This week it would be hard to miss the metaphor of the Good Shepherd. But it’s easy to miss the story in which Jesus makes the claim to be the Good Shepherd and if we do that, we miss the power of the metaphor. To get the idea, we really need to go all the way back to the beginning of John 9. Jesus and his disciples pass a blind man, and the disciples ask whether he is blind because of his own sin or that of his parents. Jesus replies that God’s glory will be shown through him, and then heals the man. The result is a rather comical unfolding of events as the religious leaders, who are upset because the healing happened on the Sabbath, investigate this miracle. What becomes clear is that, in their quest to be “holy” and “pure” the religious leaders have lost their compassion. Obeying the law to do no work on the Sabbath is more important than showing compassion to a blind man. In the words of the Old Testament prophets, they have ceased to be faithful shepherds.

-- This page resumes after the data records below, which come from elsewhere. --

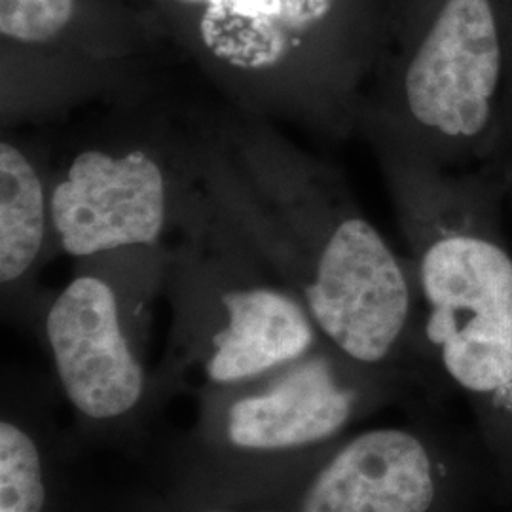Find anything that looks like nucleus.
Instances as JSON below:
<instances>
[{"mask_svg": "<svg viewBox=\"0 0 512 512\" xmlns=\"http://www.w3.org/2000/svg\"><path fill=\"white\" fill-rule=\"evenodd\" d=\"M74 14L76 0H0V35L21 46H50Z\"/></svg>", "mask_w": 512, "mask_h": 512, "instance_id": "9d476101", "label": "nucleus"}, {"mask_svg": "<svg viewBox=\"0 0 512 512\" xmlns=\"http://www.w3.org/2000/svg\"><path fill=\"white\" fill-rule=\"evenodd\" d=\"M52 238L50 186L14 141L0 143V285L2 311L23 329H37L46 300L37 274Z\"/></svg>", "mask_w": 512, "mask_h": 512, "instance_id": "1a4fd4ad", "label": "nucleus"}, {"mask_svg": "<svg viewBox=\"0 0 512 512\" xmlns=\"http://www.w3.org/2000/svg\"><path fill=\"white\" fill-rule=\"evenodd\" d=\"M439 494V467L427 440L404 427H378L338 440L251 509L433 512Z\"/></svg>", "mask_w": 512, "mask_h": 512, "instance_id": "423d86ee", "label": "nucleus"}, {"mask_svg": "<svg viewBox=\"0 0 512 512\" xmlns=\"http://www.w3.org/2000/svg\"><path fill=\"white\" fill-rule=\"evenodd\" d=\"M71 512H279L268 509H236L194 501L169 490L160 492H131L128 495L110 497L105 501H92L84 507L82 501H74Z\"/></svg>", "mask_w": 512, "mask_h": 512, "instance_id": "9b49d317", "label": "nucleus"}, {"mask_svg": "<svg viewBox=\"0 0 512 512\" xmlns=\"http://www.w3.org/2000/svg\"><path fill=\"white\" fill-rule=\"evenodd\" d=\"M323 340L243 384L196 395L192 429L169 454L165 490L251 509L308 469L365 414L376 387Z\"/></svg>", "mask_w": 512, "mask_h": 512, "instance_id": "f257e3e1", "label": "nucleus"}, {"mask_svg": "<svg viewBox=\"0 0 512 512\" xmlns=\"http://www.w3.org/2000/svg\"><path fill=\"white\" fill-rule=\"evenodd\" d=\"M501 48L488 0H446L404 74V99L425 128L473 137L490 118Z\"/></svg>", "mask_w": 512, "mask_h": 512, "instance_id": "0eeeda50", "label": "nucleus"}, {"mask_svg": "<svg viewBox=\"0 0 512 512\" xmlns=\"http://www.w3.org/2000/svg\"><path fill=\"white\" fill-rule=\"evenodd\" d=\"M150 283L88 268L40 311L37 329L73 416L74 448L129 446L169 403L143 351L145 310L156 291Z\"/></svg>", "mask_w": 512, "mask_h": 512, "instance_id": "7ed1b4c3", "label": "nucleus"}, {"mask_svg": "<svg viewBox=\"0 0 512 512\" xmlns=\"http://www.w3.org/2000/svg\"><path fill=\"white\" fill-rule=\"evenodd\" d=\"M175 173L148 147L80 150L50 184L52 238L80 260L154 249L177 213Z\"/></svg>", "mask_w": 512, "mask_h": 512, "instance_id": "20e7f679", "label": "nucleus"}, {"mask_svg": "<svg viewBox=\"0 0 512 512\" xmlns=\"http://www.w3.org/2000/svg\"><path fill=\"white\" fill-rule=\"evenodd\" d=\"M207 192V215L165 264L173 327L156 376L167 401L255 380L323 342L302 302Z\"/></svg>", "mask_w": 512, "mask_h": 512, "instance_id": "f03ea898", "label": "nucleus"}, {"mask_svg": "<svg viewBox=\"0 0 512 512\" xmlns=\"http://www.w3.org/2000/svg\"><path fill=\"white\" fill-rule=\"evenodd\" d=\"M171 2H173V4H177V6H181V8H188V10H196V12H200L209 0H171Z\"/></svg>", "mask_w": 512, "mask_h": 512, "instance_id": "f8f14e48", "label": "nucleus"}, {"mask_svg": "<svg viewBox=\"0 0 512 512\" xmlns=\"http://www.w3.org/2000/svg\"><path fill=\"white\" fill-rule=\"evenodd\" d=\"M54 380L2 378L0 512H71L67 461L73 442L59 431Z\"/></svg>", "mask_w": 512, "mask_h": 512, "instance_id": "6e6552de", "label": "nucleus"}, {"mask_svg": "<svg viewBox=\"0 0 512 512\" xmlns=\"http://www.w3.org/2000/svg\"><path fill=\"white\" fill-rule=\"evenodd\" d=\"M427 340L461 387L512 384V260L484 239L444 238L421 258Z\"/></svg>", "mask_w": 512, "mask_h": 512, "instance_id": "39448f33", "label": "nucleus"}]
</instances>
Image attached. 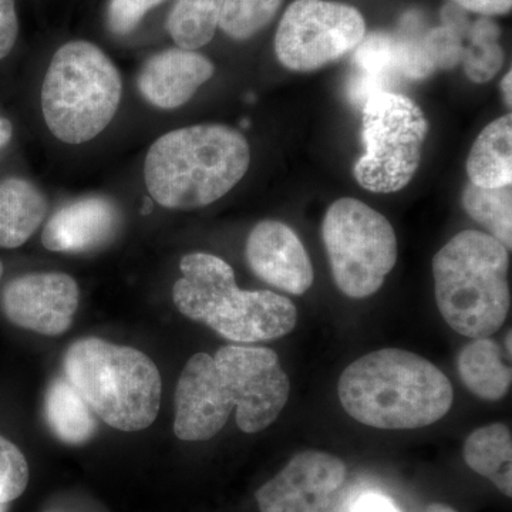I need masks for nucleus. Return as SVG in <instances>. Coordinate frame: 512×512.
Returning a JSON list of instances; mask_svg holds the SVG:
<instances>
[{"label": "nucleus", "mask_w": 512, "mask_h": 512, "mask_svg": "<svg viewBox=\"0 0 512 512\" xmlns=\"http://www.w3.org/2000/svg\"><path fill=\"white\" fill-rule=\"evenodd\" d=\"M45 417L50 431L69 446L87 443L99 429L96 414L64 376L55 377L47 386Z\"/></svg>", "instance_id": "obj_19"}, {"label": "nucleus", "mask_w": 512, "mask_h": 512, "mask_svg": "<svg viewBox=\"0 0 512 512\" xmlns=\"http://www.w3.org/2000/svg\"><path fill=\"white\" fill-rule=\"evenodd\" d=\"M471 184L501 188L512 184V116L505 114L481 131L467 158Z\"/></svg>", "instance_id": "obj_17"}, {"label": "nucleus", "mask_w": 512, "mask_h": 512, "mask_svg": "<svg viewBox=\"0 0 512 512\" xmlns=\"http://www.w3.org/2000/svg\"><path fill=\"white\" fill-rule=\"evenodd\" d=\"M511 336H512V332H511V330H508L507 338H505V348H507V355H508V359H510V360H511V356H512Z\"/></svg>", "instance_id": "obj_33"}, {"label": "nucleus", "mask_w": 512, "mask_h": 512, "mask_svg": "<svg viewBox=\"0 0 512 512\" xmlns=\"http://www.w3.org/2000/svg\"><path fill=\"white\" fill-rule=\"evenodd\" d=\"M251 148L239 131L222 124L178 128L156 140L144 163L153 200L168 210L207 207L247 174Z\"/></svg>", "instance_id": "obj_3"}, {"label": "nucleus", "mask_w": 512, "mask_h": 512, "mask_svg": "<svg viewBox=\"0 0 512 512\" xmlns=\"http://www.w3.org/2000/svg\"><path fill=\"white\" fill-rule=\"evenodd\" d=\"M164 0H110L107 23L114 35L124 36L140 25L147 12Z\"/></svg>", "instance_id": "obj_26"}, {"label": "nucleus", "mask_w": 512, "mask_h": 512, "mask_svg": "<svg viewBox=\"0 0 512 512\" xmlns=\"http://www.w3.org/2000/svg\"><path fill=\"white\" fill-rule=\"evenodd\" d=\"M6 504H0V512H5Z\"/></svg>", "instance_id": "obj_35"}, {"label": "nucleus", "mask_w": 512, "mask_h": 512, "mask_svg": "<svg viewBox=\"0 0 512 512\" xmlns=\"http://www.w3.org/2000/svg\"><path fill=\"white\" fill-rule=\"evenodd\" d=\"M458 8L478 13L485 18L507 15L511 12L512 0H451Z\"/></svg>", "instance_id": "obj_28"}, {"label": "nucleus", "mask_w": 512, "mask_h": 512, "mask_svg": "<svg viewBox=\"0 0 512 512\" xmlns=\"http://www.w3.org/2000/svg\"><path fill=\"white\" fill-rule=\"evenodd\" d=\"M291 382L275 350L227 345L210 356L195 353L175 389L174 434L207 441L227 426L232 410L239 430L268 429L288 403Z\"/></svg>", "instance_id": "obj_1"}, {"label": "nucleus", "mask_w": 512, "mask_h": 512, "mask_svg": "<svg viewBox=\"0 0 512 512\" xmlns=\"http://www.w3.org/2000/svg\"><path fill=\"white\" fill-rule=\"evenodd\" d=\"M180 271L173 286L175 308L235 345L284 338L298 323V309L285 296L239 289L234 269L220 256L185 255Z\"/></svg>", "instance_id": "obj_4"}, {"label": "nucleus", "mask_w": 512, "mask_h": 512, "mask_svg": "<svg viewBox=\"0 0 512 512\" xmlns=\"http://www.w3.org/2000/svg\"><path fill=\"white\" fill-rule=\"evenodd\" d=\"M13 127L8 119L0 117V148L5 147L12 138Z\"/></svg>", "instance_id": "obj_30"}, {"label": "nucleus", "mask_w": 512, "mask_h": 512, "mask_svg": "<svg viewBox=\"0 0 512 512\" xmlns=\"http://www.w3.org/2000/svg\"><path fill=\"white\" fill-rule=\"evenodd\" d=\"M63 372L107 426L134 433L156 421L163 383L146 353L90 336L67 348Z\"/></svg>", "instance_id": "obj_6"}, {"label": "nucleus", "mask_w": 512, "mask_h": 512, "mask_svg": "<svg viewBox=\"0 0 512 512\" xmlns=\"http://www.w3.org/2000/svg\"><path fill=\"white\" fill-rule=\"evenodd\" d=\"M224 0H177L167 19L175 45L197 50L208 45L220 26Z\"/></svg>", "instance_id": "obj_21"}, {"label": "nucleus", "mask_w": 512, "mask_h": 512, "mask_svg": "<svg viewBox=\"0 0 512 512\" xmlns=\"http://www.w3.org/2000/svg\"><path fill=\"white\" fill-rule=\"evenodd\" d=\"M19 33L15 0H0V60L12 52Z\"/></svg>", "instance_id": "obj_27"}, {"label": "nucleus", "mask_w": 512, "mask_h": 512, "mask_svg": "<svg viewBox=\"0 0 512 512\" xmlns=\"http://www.w3.org/2000/svg\"><path fill=\"white\" fill-rule=\"evenodd\" d=\"M348 468L325 451L296 454L255 498L261 512H320L345 483Z\"/></svg>", "instance_id": "obj_12"}, {"label": "nucleus", "mask_w": 512, "mask_h": 512, "mask_svg": "<svg viewBox=\"0 0 512 512\" xmlns=\"http://www.w3.org/2000/svg\"><path fill=\"white\" fill-rule=\"evenodd\" d=\"M498 36L500 29L488 18L477 20L471 28V45L461 56L471 82H490L503 67L504 52L498 45Z\"/></svg>", "instance_id": "obj_23"}, {"label": "nucleus", "mask_w": 512, "mask_h": 512, "mask_svg": "<svg viewBox=\"0 0 512 512\" xmlns=\"http://www.w3.org/2000/svg\"><path fill=\"white\" fill-rule=\"evenodd\" d=\"M366 37L362 13L332 0H295L282 16L275 36L279 62L306 73L336 62Z\"/></svg>", "instance_id": "obj_10"}, {"label": "nucleus", "mask_w": 512, "mask_h": 512, "mask_svg": "<svg viewBox=\"0 0 512 512\" xmlns=\"http://www.w3.org/2000/svg\"><path fill=\"white\" fill-rule=\"evenodd\" d=\"M322 237L333 281L349 298L375 295L396 265L393 225L363 201L340 198L333 202L323 218Z\"/></svg>", "instance_id": "obj_9"}, {"label": "nucleus", "mask_w": 512, "mask_h": 512, "mask_svg": "<svg viewBox=\"0 0 512 512\" xmlns=\"http://www.w3.org/2000/svg\"><path fill=\"white\" fill-rule=\"evenodd\" d=\"M120 212L104 197H84L69 202L47 221L43 247L52 252L80 254L106 245L116 237Z\"/></svg>", "instance_id": "obj_15"}, {"label": "nucleus", "mask_w": 512, "mask_h": 512, "mask_svg": "<svg viewBox=\"0 0 512 512\" xmlns=\"http://www.w3.org/2000/svg\"><path fill=\"white\" fill-rule=\"evenodd\" d=\"M79 302V285L62 272L19 276L3 288L0 298L9 322L45 336H60L72 328Z\"/></svg>", "instance_id": "obj_11"}, {"label": "nucleus", "mask_w": 512, "mask_h": 512, "mask_svg": "<svg viewBox=\"0 0 512 512\" xmlns=\"http://www.w3.org/2000/svg\"><path fill=\"white\" fill-rule=\"evenodd\" d=\"M457 367L461 382L478 399L498 402L510 392L511 366L494 340L473 339L458 355Z\"/></svg>", "instance_id": "obj_18"}, {"label": "nucleus", "mask_w": 512, "mask_h": 512, "mask_svg": "<svg viewBox=\"0 0 512 512\" xmlns=\"http://www.w3.org/2000/svg\"><path fill=\"white\" fill-rule=\"evenodd\" d=\"M245 256L249 268L266 284L301 296L313 285V266L301 239L281 221L265 220L252 228Z\"/></svg>", "instance_id": "obj_13"}, {"label": "nucleus", "mask_w": 512, "mask_h": 512, "mask_svg": "<svg viewBox=\"0 0 512 512\" xmlns=\"http://www.w3.org/2000/svg\"><path fill=\"white\" fill-rule=\"evenodd\" d=\"M467 214L483 225L488 235L512 248V188H481L468 183L461 197Z\"/></svg>", "instance_id": "obj_22"}, {"label": "nucleus", "mask_w": 512, "mask_h": 512, "mask_svg": "<svg viewBox=\"0 0 512 512\" xmlns=\"http://www.w3.org/2000/svg\"><path fill=\"white\" fill-rule=\"evenodd\" d=\"M353 512H399L387 498L380 495H366L357 503Z\"/></svg>", "instance_id": "obj_29"}, {"label": "nucleus", "mask_w": 512, "mask_h": 512, "mask_svg": "<svg viewBox=\"0 0 512 512\" xmlns=\"http://www.w3.org/2000/svg\"><path fill=\"white\" fill-rule=\"evenodd\" d=\"M424 512H457L454 508L448 507L446 504L433 503L426 508Z\"/></svg>", "instance_id": "obj_32"}, {"label": "nucleus", "mask_w": 512, "mask_h": 512, "mask_svg": "<svg viewBox=\"0 0 512 512\" xmlns=\"http://www.w3.org/2000/svg\"><path fill=\"white\" fill-rule=\"evenodd\" d=\"M510 258L500 241L467 229L434 255L437 308L451 329L470 339L490 338L511 306Z\"/></svg>", "instance_id": "obj_5"}, {"label": "nucleus", "mask_w": 512, "mask_h": 512, "mask_svg": "<svg viewBox=\"0 0 512 512\" xmlns=\"http://www.w3.org/2000/svg\"><path fill=\"white\" fill-rule=\"evenodd\" d=\"M284 0H224L220 28L235 40H248L275 18Z\"/></svg>", "instance_id": "obj_24"}, {"label": "nucleus", "mask_w": 512, "mask_h": 512, "mask_svg": "<svg viewBox=\"0 0 512 512\" xmlns=\"http://www.w3.org/2000/svg\"><path fill=\"white\" fill-rule=\"evenodd\" d=\"M2 275H3V264H2V261H0V279H2Z\"/></svg>", "instance_id": "obj_34"}, {"label": "nucleus", "mask_w": 512, "mask_h": 512, "mask_svg": "<svg viewBox=\"0 0 512 512\" xmlns=\"http://www.w3.org/2000/svg\"><path fill=\"white\" fill-rule=\"evenodd\" d=\"M501 92H503V97L505 104L508 107L512 106V72L508 70V73L505 74L503 82H501Z\"/></svg>", "instance_id": "obj_31"}, {"label": "nucleus", "mask_w": 512, "mask_h": 512, "mask_svg": "<svg viewBox=\"0 0 512 512\" xmlns=\"http://www.w3.org/2000/svg\"><path fill=\"white\" fill-rule=\"evenodd\" d=\"M352 419L382 430H414L443 419L453 406V386L429 360L402 349L359 357L338 384Z\"/></svg>", "instance_id": "obj_2"}, {"label": "nucleus", "mask_w": 512, "mask_h": 512, "mask_svg": "<svg viewBox=\"0 0 512 512\" xmlns=\"http://www.w3.org/2000/svg\"><path fill=\"white\" fill-rule=\"evenodd\" d=\"M214 72V63L197 50L173 47L144 63L138 74V92L158 109H178L192 99Z\"/></svg>", "instance_id": "obj_14"}, {"label": "nucleus", "mask_w": 512, "mask_h": 512, "mask_svg": "<svg viewBox=\"0 0 512 512\" xmlns=\"http://www.w3.org/2000/svg\"><path fill=\"white\" fill-rule=\"evenodd\" d=\"M49 202L25 178L0 181V248L15 249L29 241L46 220Z\"/></svg>", "instance_id": "obj_16"}, {"label": "nucleus", "mask_w": 512, "mask_h": 512, "mask_svg": "<svg viewBox=\"0 0 512 512\" xmlns=\"http://www.w3.org/2000/svg\"><path fill=\"white\" fill-rule=\"evenodd\" d=\"M121 94L120 72L100 47L86 40L66 43L53 56L43 82L46 126L63 143H87L114 119Z\"/></svg>", "instance_id": "obj_7"}, {"label": "nucleus", "mask_w": 512, "mask_h": 512, "mask_svg": "<svg viewBox=\"0 0 512 512\" xmlns=\"http://www.w3.org/2000/svg\"><path fill=\"white\" fill-rule=\"evenodd\" d=\"M463 456L471 470L512 497V436L505 424L493 423L474 430L464 444Z\"/></svg>", "instance_id": "obj_20"}, {"label": "nucleus", "mask_w": 512, "mask_h": 512, "mask_svg": "<svg viewBox=\"0 0 512 512\" xmlns=\"http://www.w3.org/2000/svg\"><path fill=\"white\" fill-rule=\"evenodd\" d=\"M429 121L404 94L379 90L367 96L362 111L365 156L357 160L360 187L392 194L410 184L420 167Z\"/></svg>", "instance_id": "obj_8"}, {"label": "nucleus", "mask_w": 512, "mask_h": 512, "mask_svg": "<svg viewBox=\"0 0 512 512\" xmlns=\"http://www.w3.org/2000/svg\"><path fill=\"white\" fill-rule=\"evenodd\" d=\"M29 484V464L12 441L0 436V504H9L25 493Z\"/></svg>", "instance_id": "obj_25"}]
</instances>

Jesus, on the other hand, is willing to “bend the rules” and do the work of healing even though it’s Sabbath, because the law of love demands it. He trusts that God’s glory shines through this act of compassion. Then, in response to the increasingly harsh treatment that the religious leaders meet out to this man, he speaks about himself as the Good Shepherd who willingly lays down his life for the sheep. He also mentions “other sheep” that are not of “this fold” (probably a reference to the Gentiles) that he must bring in order to have one flock with one caring, sacrificial Shepherd. What is so strange here is the radical inclusivity of Jesus, and the upside-down way he uses the metaphor. Usually, in the sacrificial system, it is the sheep that gives its life as a sacrifice in order to “save” the worshipper. But here Jesus claims to be the Shepherd who gives his life for the sheep! It’s a divine absurdity – and it is the focus of this week’s meditations.